Since the answer may be too large, return it modulo 10^9 + 7.

Example 1:

技术图片

Input: root = [1,2,3,4,5,6]
Output: 110
Explanation: Remove the red edge and get 2 binary trees with sum 11 and 10. Their product is 110 (11*10)

Example 2:

技术图片

Input: root = [1,null,2,3,4,null,null,5,6]
Output: 90
Explanation:  Remove the red edge and get 2 binary trees with sum 15 and 6.Their product is 90 (15*6)

Example 3:

Input: root = [2,3,9,10,7,8,6,5,4,11,1]
Output: 1025

Example 4:

Input: root = [1,1]
Output: 1

Constraints:

  • Each tree has at most 50000 nodes and at least 2 nodes.
  • Each node‘s value is between [1, 10000].

题意给了一棵树,让将这棵树分成两棵子树,使得两棵子树的结点的和乘积最大,并求这个乘积。题目中所说的至少两个结点说的给的那棵树至少有两个结点,而不是每棵子树都要有两个结点,这点一开始没明白。。。

这个题初看不知道如何下手,我们抓住关键点,子树的和。那么我们第一步可以写出一个求一棵树的结点的和的函数。
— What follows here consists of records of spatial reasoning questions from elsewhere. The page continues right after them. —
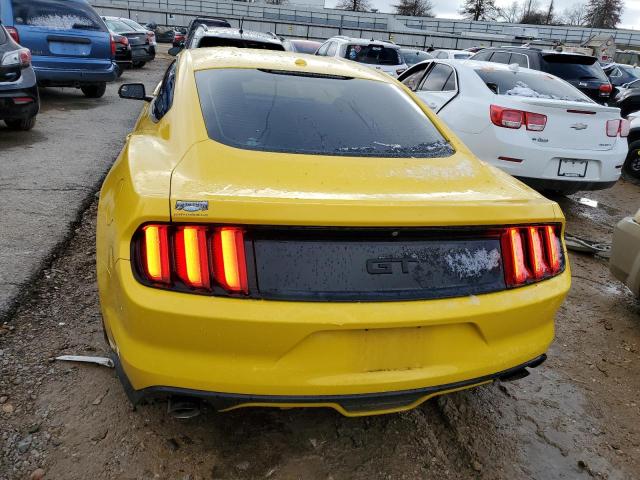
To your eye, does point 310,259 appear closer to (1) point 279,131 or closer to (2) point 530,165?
(1) point 279,131

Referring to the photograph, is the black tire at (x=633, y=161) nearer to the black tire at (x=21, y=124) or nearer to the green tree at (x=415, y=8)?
the black tire at (x=21, y=124)

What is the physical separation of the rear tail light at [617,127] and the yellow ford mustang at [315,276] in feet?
12.3

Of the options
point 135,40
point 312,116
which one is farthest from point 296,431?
point 135,40

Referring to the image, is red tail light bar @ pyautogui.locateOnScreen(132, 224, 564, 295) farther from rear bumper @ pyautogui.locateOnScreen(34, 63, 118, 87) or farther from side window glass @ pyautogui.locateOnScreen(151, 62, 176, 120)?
rear bumper @ pyautogui.locateOnScreen(34, 63, 118, 87)

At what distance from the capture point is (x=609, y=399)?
2684 millimetres

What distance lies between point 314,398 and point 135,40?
54.6 feet

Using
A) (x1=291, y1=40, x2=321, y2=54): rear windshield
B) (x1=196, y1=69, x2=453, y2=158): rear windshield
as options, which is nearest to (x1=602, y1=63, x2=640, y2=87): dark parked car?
(x1=291, y1=40, x2=321, y2=54): rear windshield

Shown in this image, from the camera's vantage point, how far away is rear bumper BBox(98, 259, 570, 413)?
164cm

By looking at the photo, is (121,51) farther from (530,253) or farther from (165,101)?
(530,253)

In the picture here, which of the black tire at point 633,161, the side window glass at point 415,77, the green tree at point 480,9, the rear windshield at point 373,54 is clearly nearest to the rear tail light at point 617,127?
the side window glass at point 415,77

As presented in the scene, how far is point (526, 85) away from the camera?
5.64 metres

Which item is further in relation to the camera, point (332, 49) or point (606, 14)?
point (606, 14)

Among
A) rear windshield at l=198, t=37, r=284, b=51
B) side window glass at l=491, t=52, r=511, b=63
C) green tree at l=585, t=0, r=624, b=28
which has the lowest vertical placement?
side window glass at l=491, t=52, r=511, b=63

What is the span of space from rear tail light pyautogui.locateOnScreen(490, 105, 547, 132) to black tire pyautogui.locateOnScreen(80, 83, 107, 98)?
318 inches
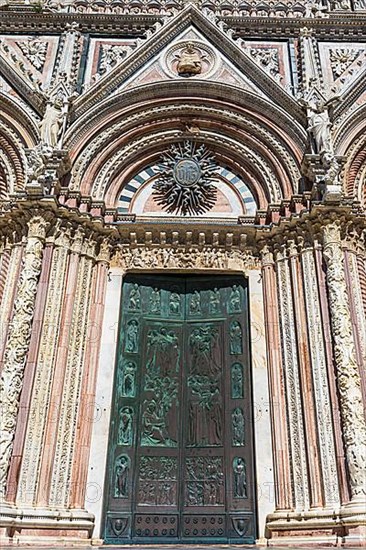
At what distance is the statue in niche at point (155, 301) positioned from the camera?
34.7ft

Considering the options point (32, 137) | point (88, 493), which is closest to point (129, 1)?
point (32, 137)

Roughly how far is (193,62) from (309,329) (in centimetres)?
672

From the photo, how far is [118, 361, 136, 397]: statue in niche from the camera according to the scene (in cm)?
977

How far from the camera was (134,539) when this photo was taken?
8.72 meters

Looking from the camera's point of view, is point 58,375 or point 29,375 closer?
point 29,375

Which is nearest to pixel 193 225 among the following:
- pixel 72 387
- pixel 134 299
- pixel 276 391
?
pixel 134 299

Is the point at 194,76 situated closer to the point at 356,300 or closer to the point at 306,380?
the point at 356,300

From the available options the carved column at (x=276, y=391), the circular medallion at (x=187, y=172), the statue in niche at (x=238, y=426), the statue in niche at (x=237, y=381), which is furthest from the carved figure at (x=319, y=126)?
the statue in niche at (x=238, y=426)

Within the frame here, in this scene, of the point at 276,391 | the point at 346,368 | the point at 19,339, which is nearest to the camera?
the point at 346,368

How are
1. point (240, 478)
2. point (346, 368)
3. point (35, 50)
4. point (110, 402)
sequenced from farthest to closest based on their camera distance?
point (35, 50) → point (110, 402) → point (240, 478) → point (346, 368)

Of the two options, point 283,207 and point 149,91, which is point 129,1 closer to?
point 149,91

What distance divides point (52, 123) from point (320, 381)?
692 centimetres

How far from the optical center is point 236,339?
33.5 ft

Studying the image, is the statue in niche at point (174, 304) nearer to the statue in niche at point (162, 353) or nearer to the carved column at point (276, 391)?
the statue in niche at point (162, 353)
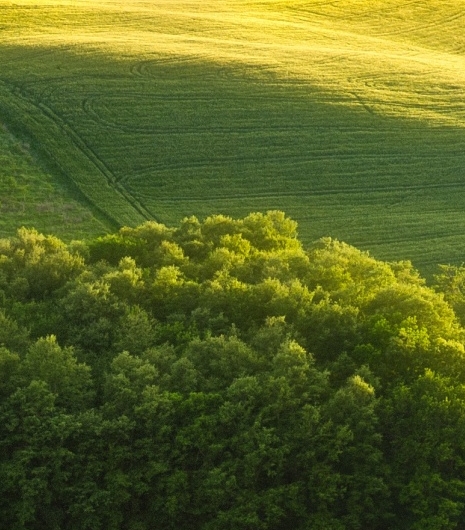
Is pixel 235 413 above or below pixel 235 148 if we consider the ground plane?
below

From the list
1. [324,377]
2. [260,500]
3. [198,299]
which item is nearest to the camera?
[260,500]

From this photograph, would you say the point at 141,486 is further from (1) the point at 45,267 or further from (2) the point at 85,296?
(1) the point at 45,267

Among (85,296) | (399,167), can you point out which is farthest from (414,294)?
(399,167)

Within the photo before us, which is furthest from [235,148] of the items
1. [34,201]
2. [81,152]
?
[34,201]

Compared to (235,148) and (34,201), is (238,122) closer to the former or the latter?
(235,148)

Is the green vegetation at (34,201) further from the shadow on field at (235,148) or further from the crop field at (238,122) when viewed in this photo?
the shadow on field at (235,148)

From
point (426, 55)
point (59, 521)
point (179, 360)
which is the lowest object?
point (59, 521)
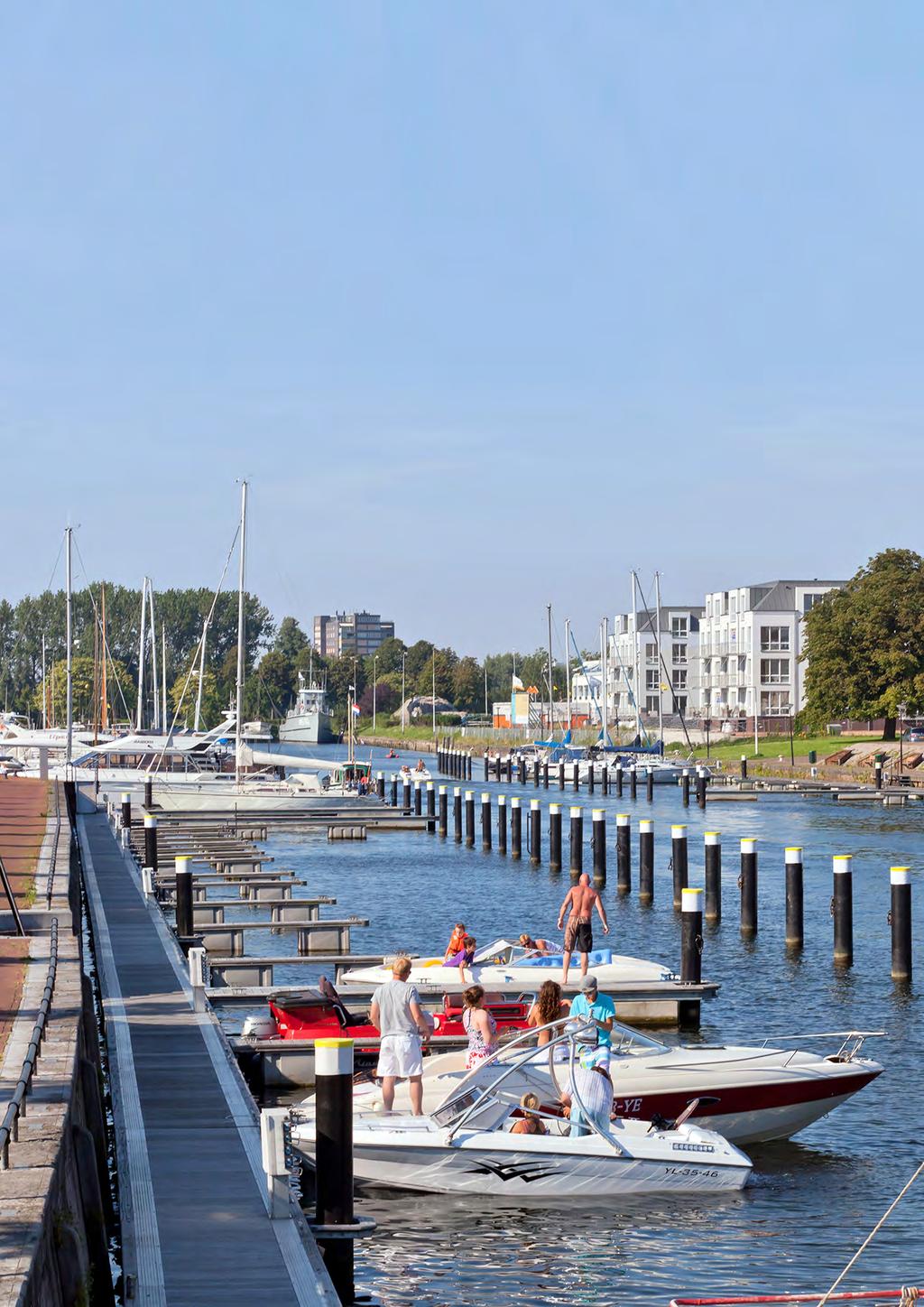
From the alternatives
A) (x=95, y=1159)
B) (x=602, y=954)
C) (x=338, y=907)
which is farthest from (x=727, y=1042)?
(x=338, y=907)

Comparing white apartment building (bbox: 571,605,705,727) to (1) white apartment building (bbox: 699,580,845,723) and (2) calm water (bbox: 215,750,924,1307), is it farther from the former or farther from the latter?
(2) calm water (bbox: 215,750,924,1307)

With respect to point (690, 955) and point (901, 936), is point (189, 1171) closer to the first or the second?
point (690, 955)

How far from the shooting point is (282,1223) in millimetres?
12805

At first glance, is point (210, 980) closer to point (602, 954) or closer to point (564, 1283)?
point (602, 954)

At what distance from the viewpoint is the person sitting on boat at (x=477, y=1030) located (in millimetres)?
19609

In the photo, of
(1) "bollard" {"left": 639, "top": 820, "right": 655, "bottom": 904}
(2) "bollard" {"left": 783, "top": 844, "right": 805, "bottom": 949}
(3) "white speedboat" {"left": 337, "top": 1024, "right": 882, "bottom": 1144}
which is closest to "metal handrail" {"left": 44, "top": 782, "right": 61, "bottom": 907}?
(3) "white speedboat" {"left": 337, "top": 1024, "right": 882, "bottom": 1144}

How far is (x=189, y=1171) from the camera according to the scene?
14312 mm

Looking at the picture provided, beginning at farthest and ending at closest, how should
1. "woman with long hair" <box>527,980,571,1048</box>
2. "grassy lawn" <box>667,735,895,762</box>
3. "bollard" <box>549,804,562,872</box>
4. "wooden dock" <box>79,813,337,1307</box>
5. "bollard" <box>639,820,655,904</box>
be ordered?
1. "grassy lawn" <box>667,735,895,762</box>
2. "bollard" <box>549,804,562,872</box>
3. "bollard" <box>639,820,655,904</box>
4. "woman with long hair" <box>527,980,571,1048</box>
5. "wooden dock" <box>79,813,337,1307</box>

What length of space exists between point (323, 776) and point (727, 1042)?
68.3m

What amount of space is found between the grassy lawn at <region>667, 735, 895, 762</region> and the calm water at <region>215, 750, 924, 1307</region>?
64.4m

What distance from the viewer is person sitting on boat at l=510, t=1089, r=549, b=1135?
1825cm

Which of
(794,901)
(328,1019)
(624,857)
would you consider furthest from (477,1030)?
(624,857)

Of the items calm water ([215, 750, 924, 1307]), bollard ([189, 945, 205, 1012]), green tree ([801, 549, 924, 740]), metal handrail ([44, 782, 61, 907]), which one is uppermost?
green tree ([801, 549, 924, 740])

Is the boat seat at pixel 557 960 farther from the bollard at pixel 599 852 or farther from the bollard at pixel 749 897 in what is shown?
the bollard at pixel 599 852
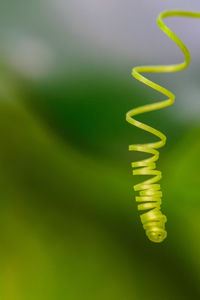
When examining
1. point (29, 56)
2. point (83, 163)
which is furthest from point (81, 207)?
point (29, 56)

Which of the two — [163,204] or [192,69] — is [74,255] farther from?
[192,69]

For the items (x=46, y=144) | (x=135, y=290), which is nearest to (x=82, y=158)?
(x=46, y=144)

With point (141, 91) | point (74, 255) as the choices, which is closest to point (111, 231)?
point (74, 255)

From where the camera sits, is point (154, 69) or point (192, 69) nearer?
point (154, 69)

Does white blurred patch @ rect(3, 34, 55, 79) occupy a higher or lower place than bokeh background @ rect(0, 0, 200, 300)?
higher

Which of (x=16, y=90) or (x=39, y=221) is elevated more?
(x=16, y=90)

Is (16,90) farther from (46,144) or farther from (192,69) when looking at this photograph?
(192,69)

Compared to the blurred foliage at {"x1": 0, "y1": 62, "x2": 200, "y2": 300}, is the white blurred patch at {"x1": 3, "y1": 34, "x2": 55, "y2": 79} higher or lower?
higher
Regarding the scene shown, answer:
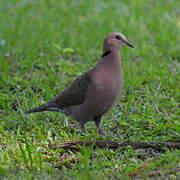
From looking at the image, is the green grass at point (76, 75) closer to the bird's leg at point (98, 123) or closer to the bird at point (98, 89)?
the bird's leg at point (98, 123)

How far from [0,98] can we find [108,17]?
4.18 metres

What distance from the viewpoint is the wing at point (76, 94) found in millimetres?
5362

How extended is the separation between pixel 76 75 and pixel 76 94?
176 cm

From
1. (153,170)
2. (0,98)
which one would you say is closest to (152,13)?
(0,98)

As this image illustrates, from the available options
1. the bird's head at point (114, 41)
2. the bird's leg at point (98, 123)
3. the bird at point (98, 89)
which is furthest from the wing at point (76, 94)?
the bird's head at point (114, 41)

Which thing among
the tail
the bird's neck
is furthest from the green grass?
the bird's neck

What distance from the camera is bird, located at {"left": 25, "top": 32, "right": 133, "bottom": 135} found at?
5.16 m

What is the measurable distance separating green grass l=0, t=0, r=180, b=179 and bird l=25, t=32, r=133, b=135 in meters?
0.24

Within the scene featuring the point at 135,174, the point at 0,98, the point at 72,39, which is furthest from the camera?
the point at 72,39

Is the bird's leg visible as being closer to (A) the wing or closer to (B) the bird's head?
(A) the wing

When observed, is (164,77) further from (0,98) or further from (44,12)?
(44,12)

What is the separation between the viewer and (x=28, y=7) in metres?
10.8

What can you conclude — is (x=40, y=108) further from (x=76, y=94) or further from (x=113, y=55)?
(x=113, y=55)

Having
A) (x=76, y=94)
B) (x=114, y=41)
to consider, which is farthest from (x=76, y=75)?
(x=114, y=41)
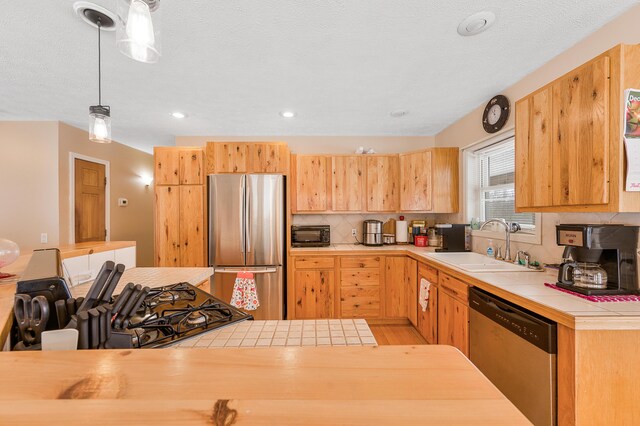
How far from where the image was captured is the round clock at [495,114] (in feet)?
8.19

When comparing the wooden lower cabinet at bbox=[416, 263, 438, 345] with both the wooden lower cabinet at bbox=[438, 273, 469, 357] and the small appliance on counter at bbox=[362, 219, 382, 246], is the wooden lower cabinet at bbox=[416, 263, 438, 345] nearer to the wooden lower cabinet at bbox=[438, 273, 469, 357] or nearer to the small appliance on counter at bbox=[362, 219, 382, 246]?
the wooden lower cabinet at bbox=[438, 273, 469, 357]

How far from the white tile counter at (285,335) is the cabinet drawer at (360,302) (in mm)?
2209

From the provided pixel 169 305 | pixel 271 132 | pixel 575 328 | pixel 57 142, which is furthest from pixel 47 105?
pixel 575 328

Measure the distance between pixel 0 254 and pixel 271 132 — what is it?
2934mm

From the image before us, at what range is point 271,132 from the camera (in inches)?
149

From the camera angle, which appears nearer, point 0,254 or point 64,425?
point 64,425

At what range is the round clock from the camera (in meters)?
2.50

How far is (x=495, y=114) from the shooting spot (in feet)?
8.64

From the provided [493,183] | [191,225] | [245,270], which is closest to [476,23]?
[493,183]

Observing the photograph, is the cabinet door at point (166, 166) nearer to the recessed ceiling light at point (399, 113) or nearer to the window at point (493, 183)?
the recessed ceiling light at point (399, 113)

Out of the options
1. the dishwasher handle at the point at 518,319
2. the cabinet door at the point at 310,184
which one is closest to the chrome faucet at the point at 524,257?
the dishwasher handle at the point at 518,319

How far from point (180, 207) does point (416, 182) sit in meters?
2.91

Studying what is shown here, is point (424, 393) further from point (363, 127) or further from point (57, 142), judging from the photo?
point (57, 142)

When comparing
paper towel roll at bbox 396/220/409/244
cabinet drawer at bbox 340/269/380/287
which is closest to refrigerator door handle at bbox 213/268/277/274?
cabinet drawer at bbox 340/269/380/287
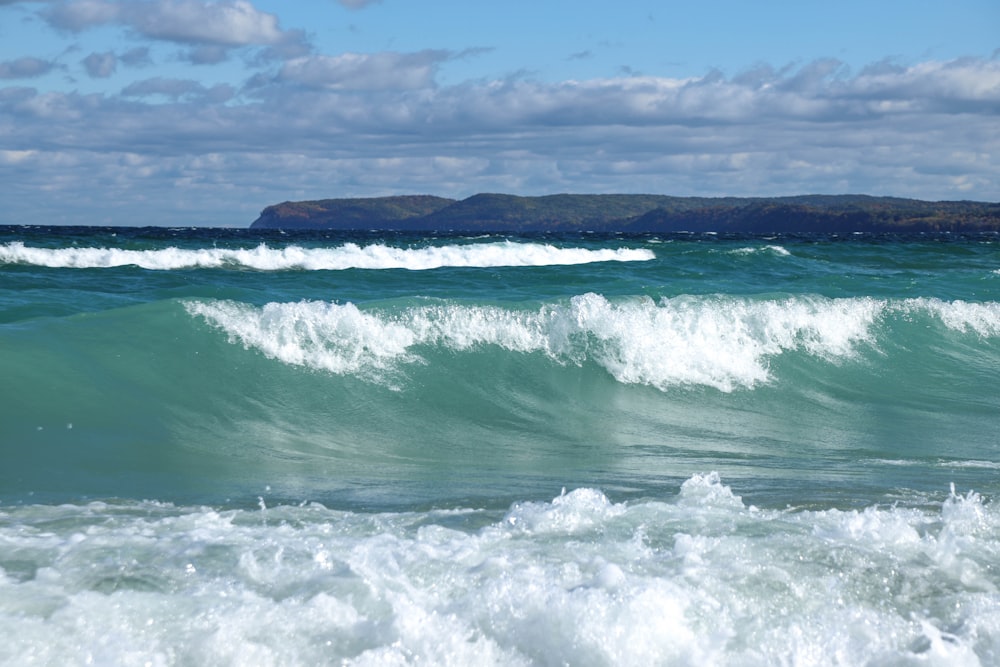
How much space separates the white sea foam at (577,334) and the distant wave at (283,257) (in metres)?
16.4

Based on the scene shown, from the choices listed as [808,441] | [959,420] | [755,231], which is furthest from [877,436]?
[755,231]

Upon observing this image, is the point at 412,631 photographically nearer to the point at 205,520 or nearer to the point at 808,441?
the point at 205,520

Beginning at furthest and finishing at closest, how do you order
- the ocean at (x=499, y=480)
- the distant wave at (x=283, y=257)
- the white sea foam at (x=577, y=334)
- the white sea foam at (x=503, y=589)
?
the distant wave at (x=283, y=257), the white sea foam at (x=577, y=334), the ocean at (x=499, y=480), the white sea foam at (x=503, y=589)

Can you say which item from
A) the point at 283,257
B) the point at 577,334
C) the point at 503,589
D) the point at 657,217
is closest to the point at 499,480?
the point at 503,589

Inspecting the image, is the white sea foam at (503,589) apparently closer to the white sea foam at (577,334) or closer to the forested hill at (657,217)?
the white sea foam at (577,334)

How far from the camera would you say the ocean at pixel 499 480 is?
13.9 ft

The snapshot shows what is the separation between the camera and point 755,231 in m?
97.8

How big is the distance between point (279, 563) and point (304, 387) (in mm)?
6069

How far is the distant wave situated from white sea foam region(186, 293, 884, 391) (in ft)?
53.8

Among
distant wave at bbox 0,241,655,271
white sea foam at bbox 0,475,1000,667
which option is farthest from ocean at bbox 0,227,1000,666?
distant wave at bbox 0,241,655,271

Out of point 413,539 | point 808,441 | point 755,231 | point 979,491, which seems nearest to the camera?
point 413,539

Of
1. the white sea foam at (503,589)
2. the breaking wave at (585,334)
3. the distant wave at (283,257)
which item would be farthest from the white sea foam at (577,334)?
the distant wave at (283,257)

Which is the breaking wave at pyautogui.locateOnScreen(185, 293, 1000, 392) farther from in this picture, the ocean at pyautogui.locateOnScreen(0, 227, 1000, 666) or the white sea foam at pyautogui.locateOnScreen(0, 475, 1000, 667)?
the white sea foam at pyautogui.locateOnScreen(0, 475, 1000, 667)

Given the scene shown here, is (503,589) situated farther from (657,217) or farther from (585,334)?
(657,217)
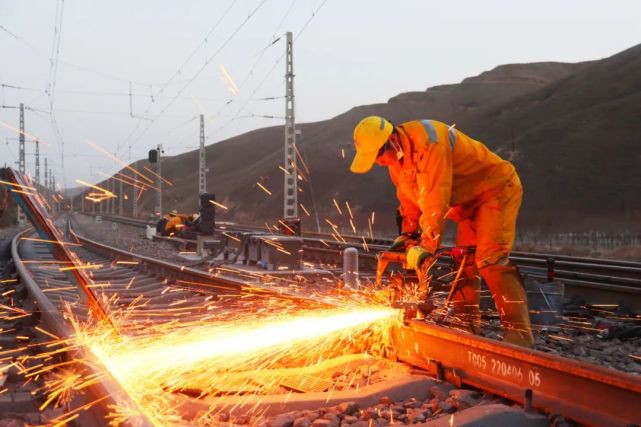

private int getSum(TreeNode root) {
    if (root == null) {
        return 0;
    }
    int res = (root.val + getSum(root.left) + getSum(root.right)) % mod;
    return res;
}

那么我们现在要做的就是以什么样的策略将这棵树分成两个子树求积。一开始想到了累加和的策略,但是不知道如何实现,在网上找了很久找到了。附上代码:

/**
 * Definition for a binary tree node.
 * public class TreeNode {
 *     int val;
 *     TreeNode left;
 *     TreeNode right;
 *     TreeNode(int x) { val = x; }
 * }
 */
class Solution {
    int mod = 1000000007;
    List<Integer> sums = new ArrayList<>();

    public int maxProduct(TreeNode root) {
        if (root == null) {
            return 0;
        }
        int all = getSum(root);
        long ret = 0;
        for (int v : sums) {
            ret = Math.max(ret, (long)v * (all - v));
        }
        return (int)(ret % mod);
    }
    
    private int getSum(TreeNode root) {
        if (root == null) {
            return 0;
        }
        int res = (root.val + getSum(root.left) + getSum(root.right)) % mod;
        sums.add(res);
        return res;
    }
}

这里相当于一开始就以后续遍历的方式,将以每一个结点为根结点的子树的和append到了sums中。

最后遍历一遍sums这个列表计算即可。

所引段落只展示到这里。